“And that’s why you need to be there on Monday.”
I nod my head and roll away from him. “I’ll see you in the morning. Thanks again for the support tonight. I’d appreciate it if you kept all this to yourself.”
“Of course,” he says, flipping over so that our asses nearly touch. I don’t feel his body, but I sense the heat radiating off him. “I’d never tell anyone what we talk about.”
I believe him. I believe every word he says. He’s not a people pleaser. In fact, most everyone I know thinks he’s a complete ass. Hell,Ithought he was an ass. A hot ass, but still an ass. The first time we talked on the phone he bailed on me for another gold mine. Then, when he got here, he refused to mine my mountain because it ran into granite. I had to take a stick of dynamite and do it myself. Tonight, though, he was different. Tonight, he was a friend. Even now, in bed, I’d never have imagined he’d be the soft, comforting type of guy… but he was.

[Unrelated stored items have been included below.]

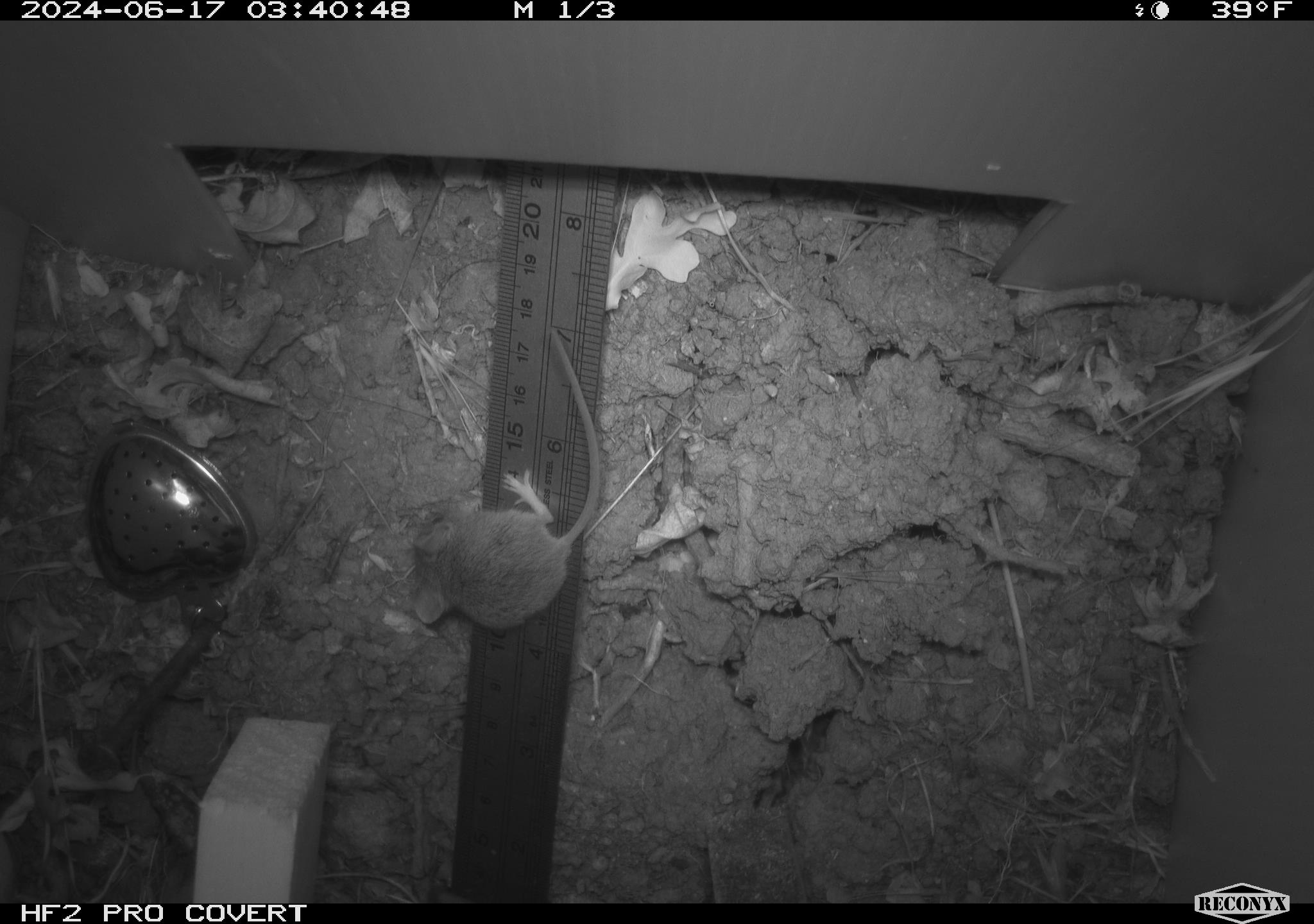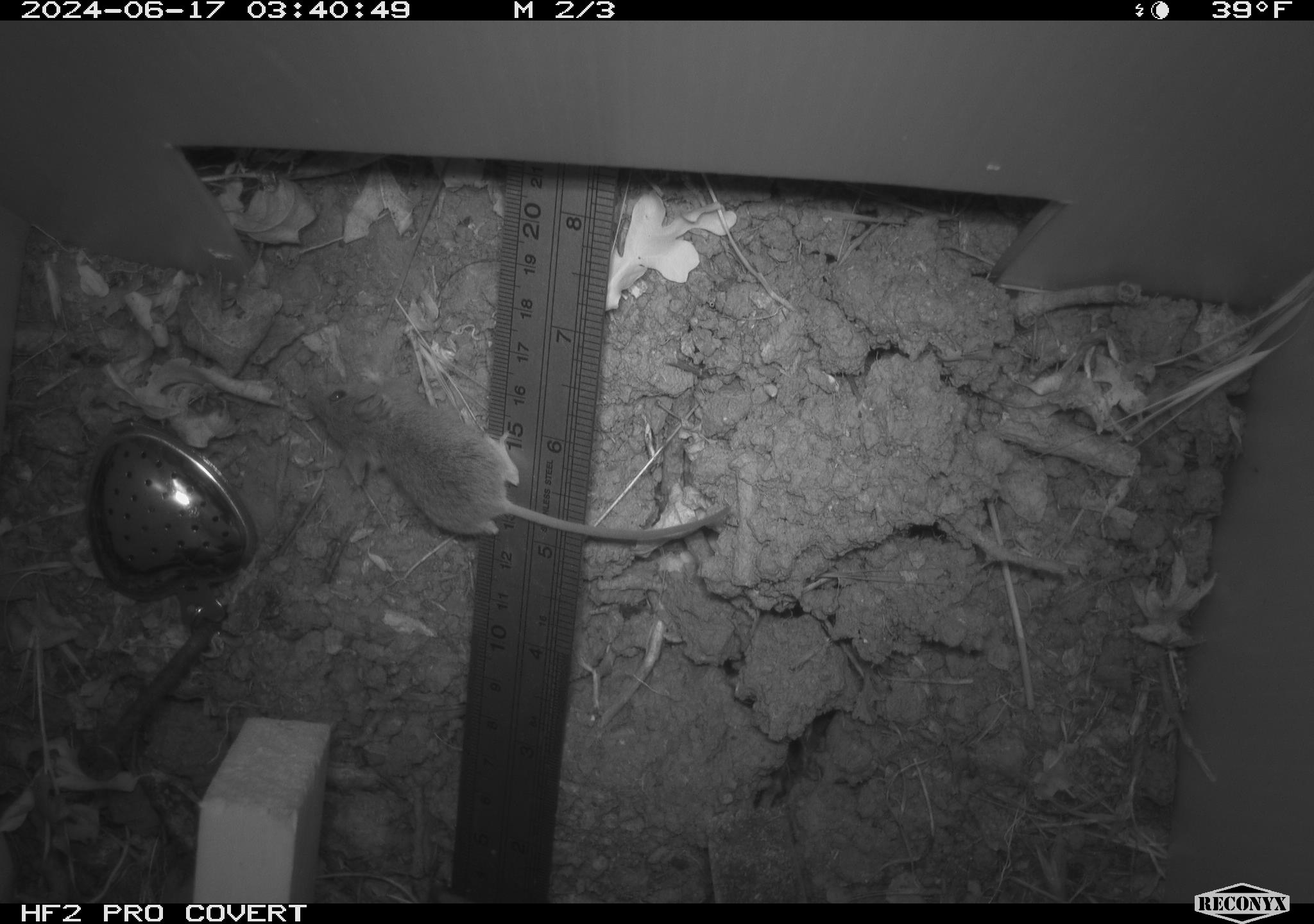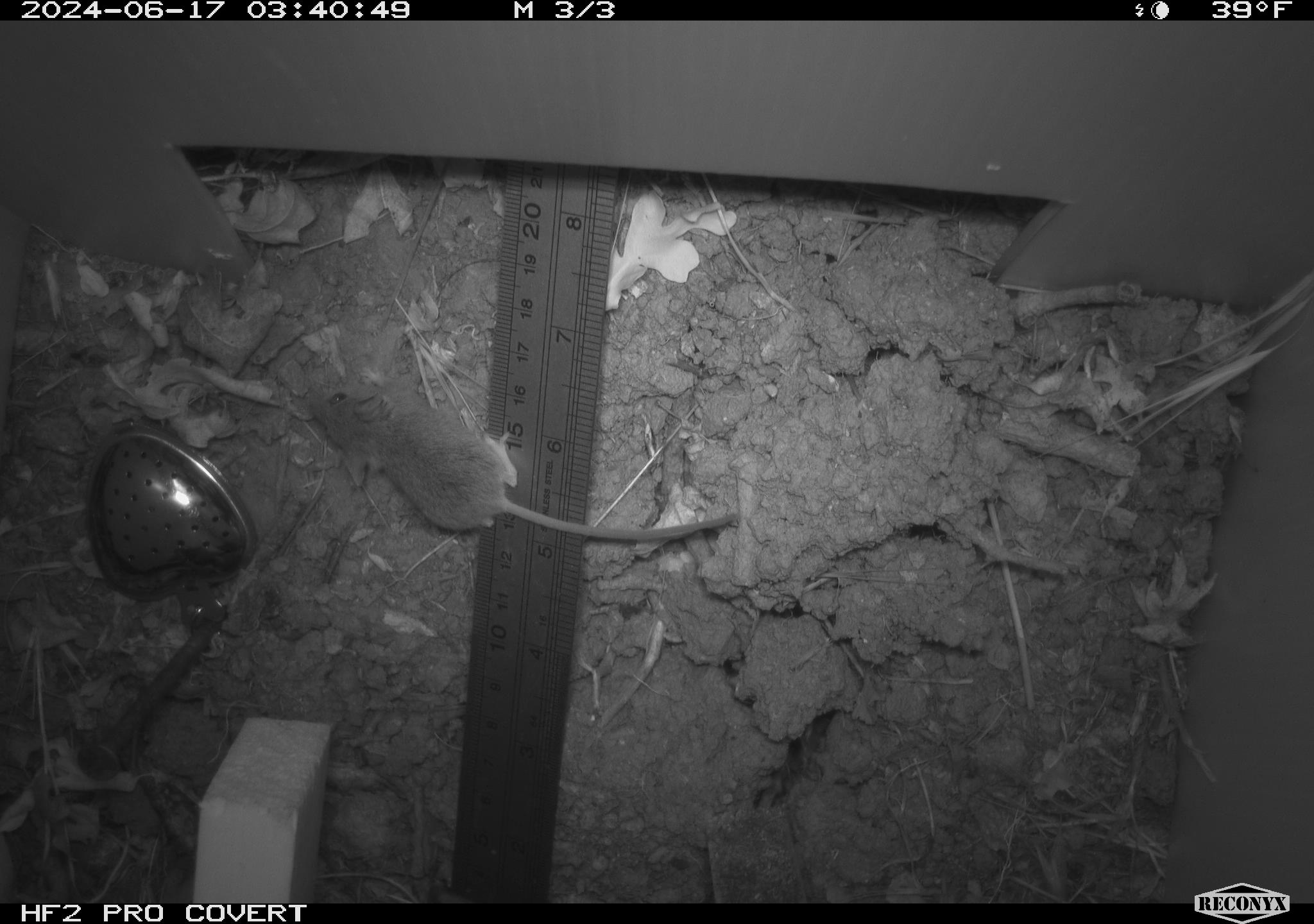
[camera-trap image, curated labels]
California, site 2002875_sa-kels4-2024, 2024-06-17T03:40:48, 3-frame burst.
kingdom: Animalia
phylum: Chordata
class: Mammalia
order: Rodentia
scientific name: Rodentia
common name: rodent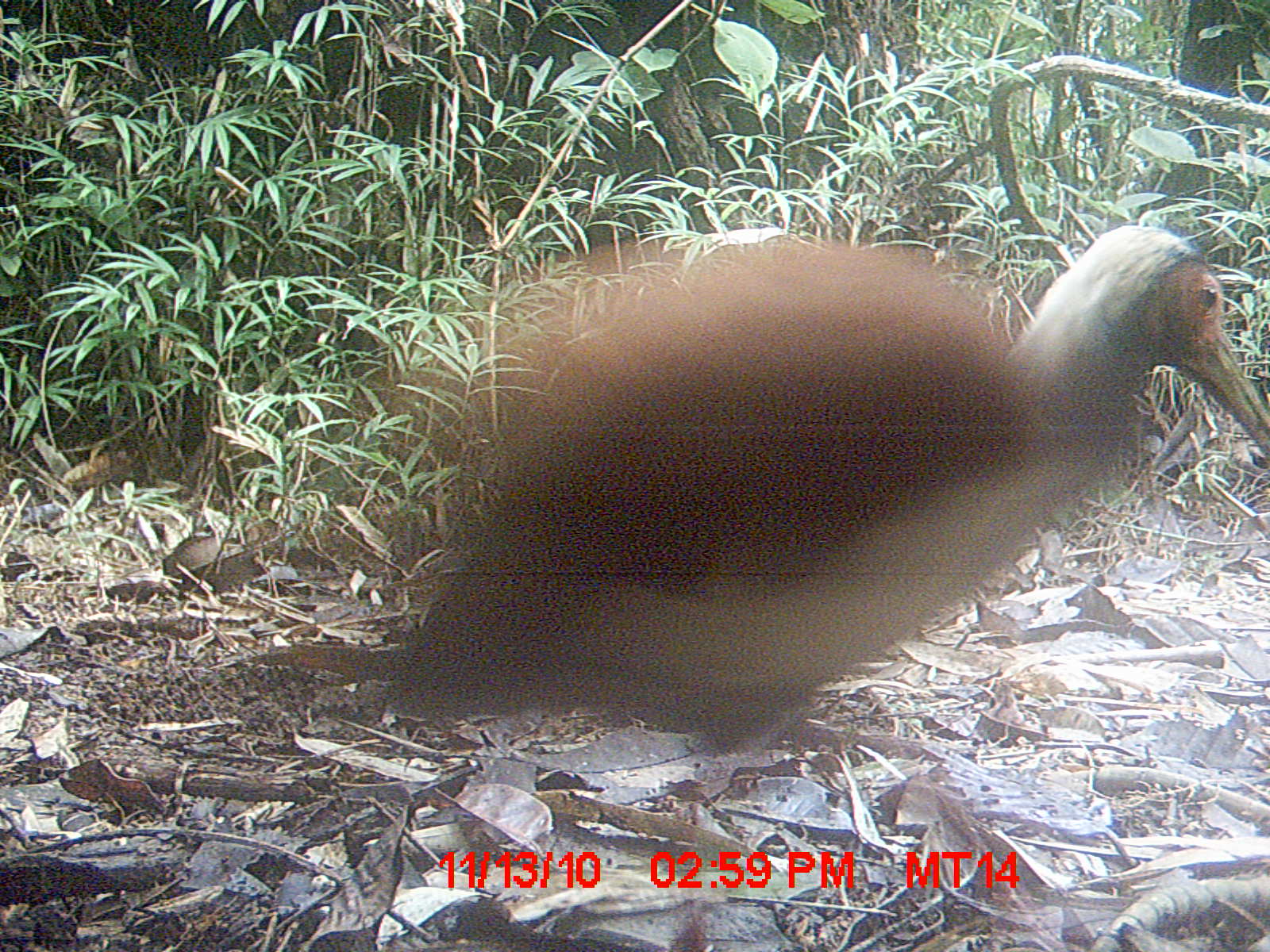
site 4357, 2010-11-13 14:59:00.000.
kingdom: Animalia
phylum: Chordata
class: Aves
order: Pelecaniformes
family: Threskiornithidae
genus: Lophotibis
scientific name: Lophotibis cristata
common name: madagascan ibis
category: lophotibis cristataa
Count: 1.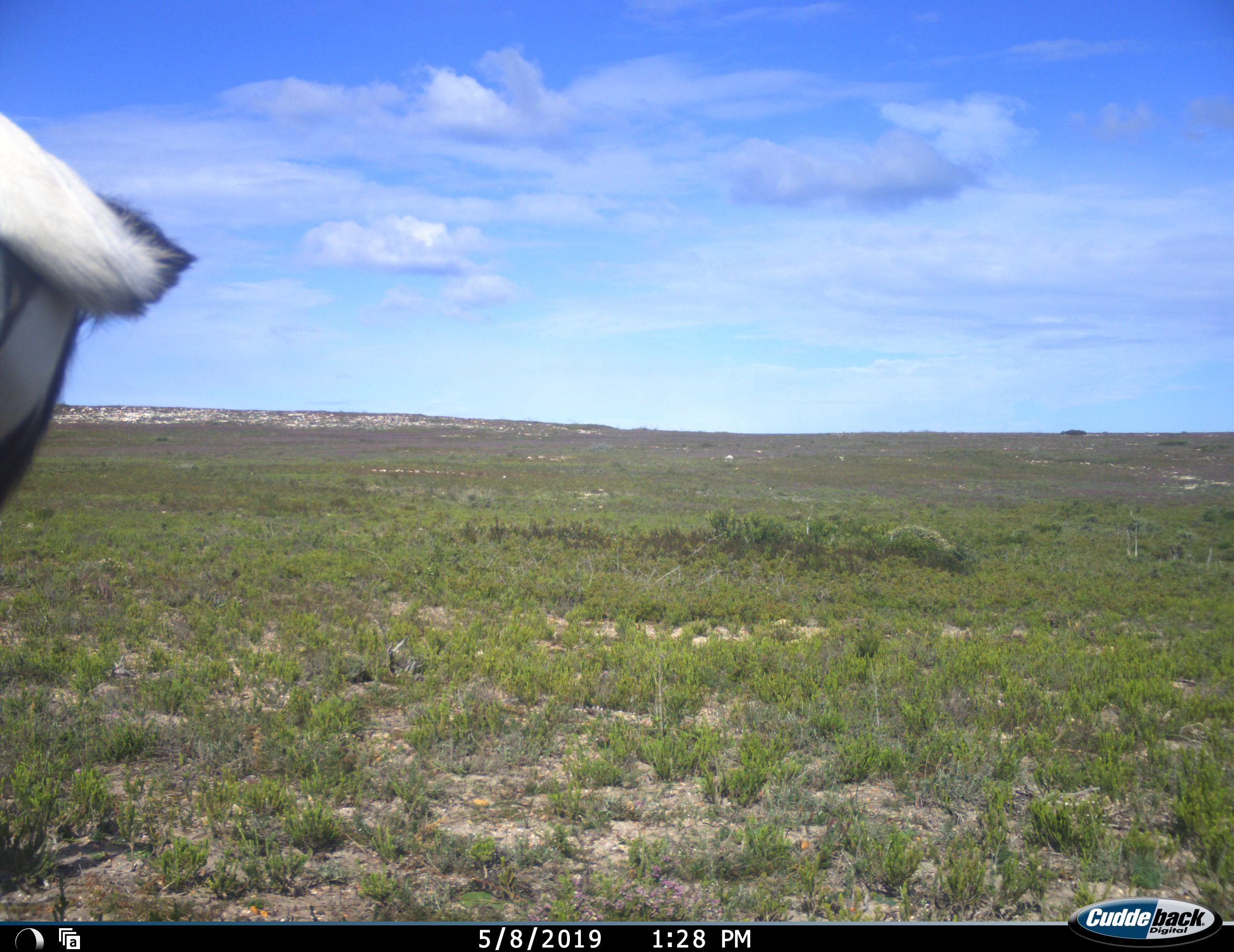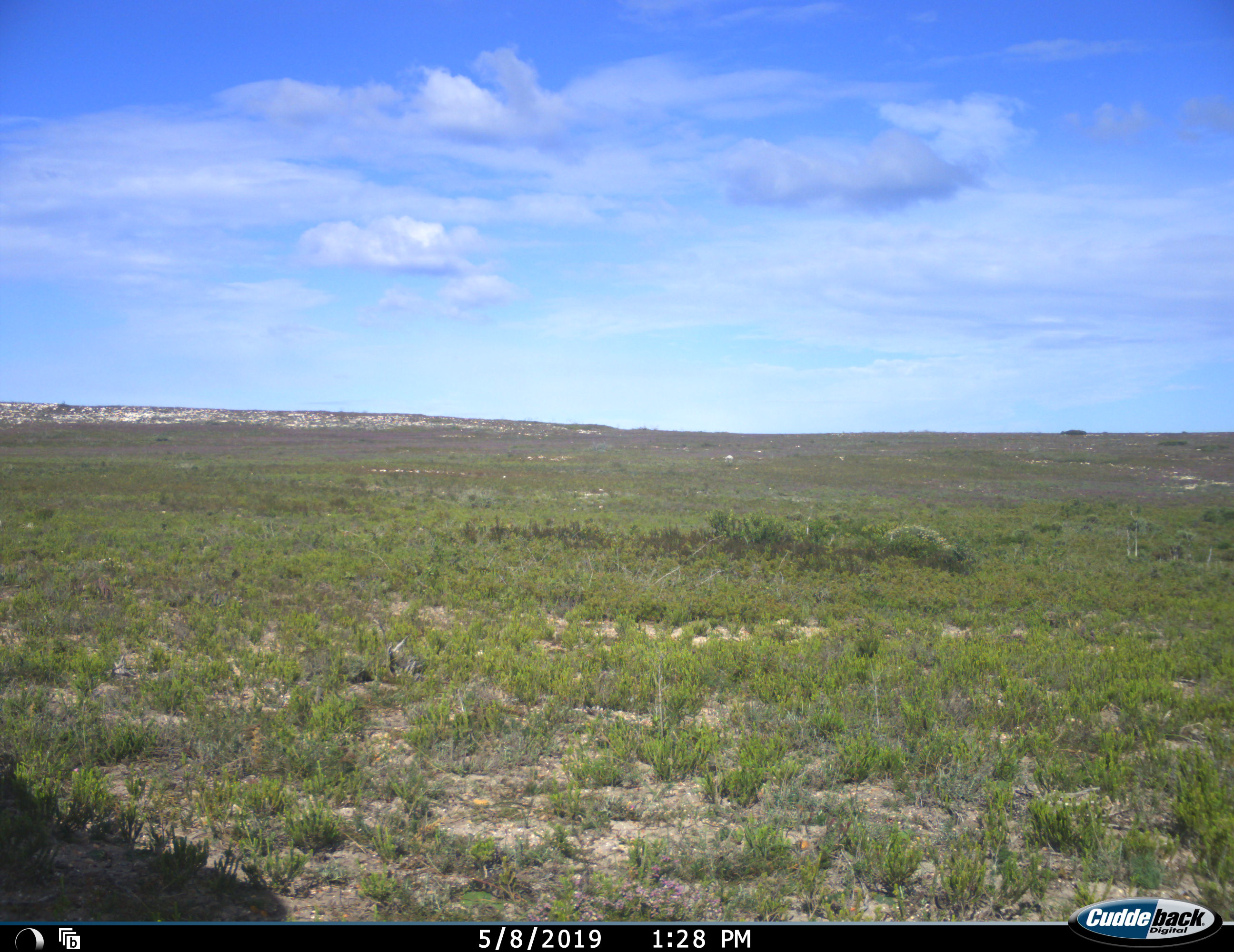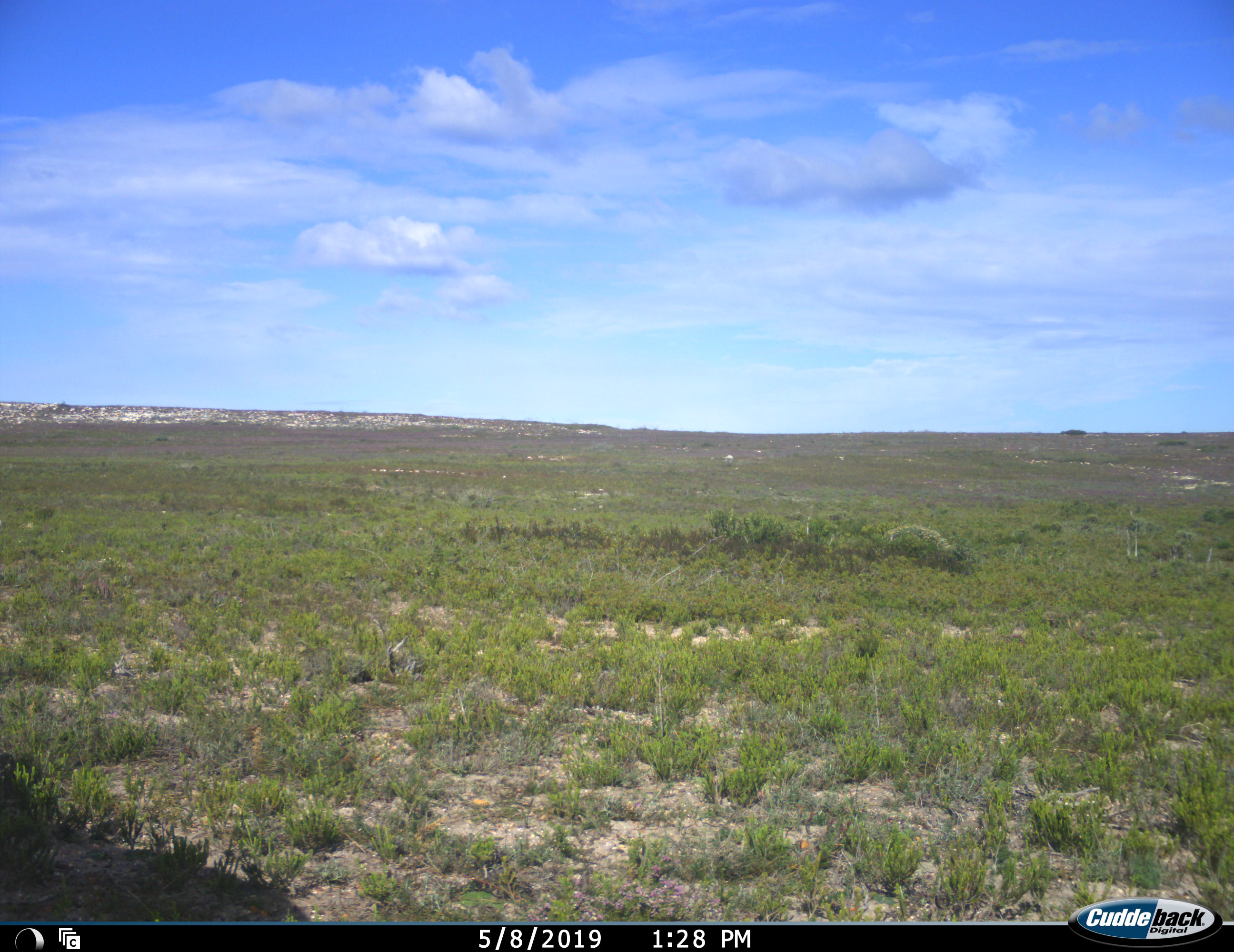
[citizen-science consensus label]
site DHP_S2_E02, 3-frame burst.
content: unidentified animal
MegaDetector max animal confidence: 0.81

He even distracted me from all my emotions with election talk, which I really needed.
Closing my eyes, I try to think of how I’ll talk to the crowd on Monday. Maybe I should share my story. I’m sure someone would benefit from it. For a second, my mind wanders to the thought of maybe even trying adoption again, but the heartbreak is still too real. Thankfully, I knew better than to give them names this time, but in my heart, I really believed this was it. This would be the time I really brought my kids home.
With the thought, tears roll down my face for the first time since I got the news. I try to pull them back in, but they only fall quicker and soon my entire body shakes as I sob. I twist my face into the pillow to drown out the aching that spills from my throat, but it’s audible and within a second, Maverick is behind me, his large, warm body curved around mine holding me close.
At first, I stiffen up, unsure if I like him this way, but as he speaks, I soften.
“I’ll move if you want me to. I just couldn’t listen to you cry and not offer comfort.” His voice is deep and raspy, nearly a whisper that spreads a tingling warmth down over my ear and onto my neck.
“No,” I manage. “Don’t go.”
He grips me tighter, his strong arm around my waist spooning me into him gently. This should feel awkward, since he’s practically a stranger, but it doesn’t. It’s reassuring and warm, and I’m not sure I ever want him to move.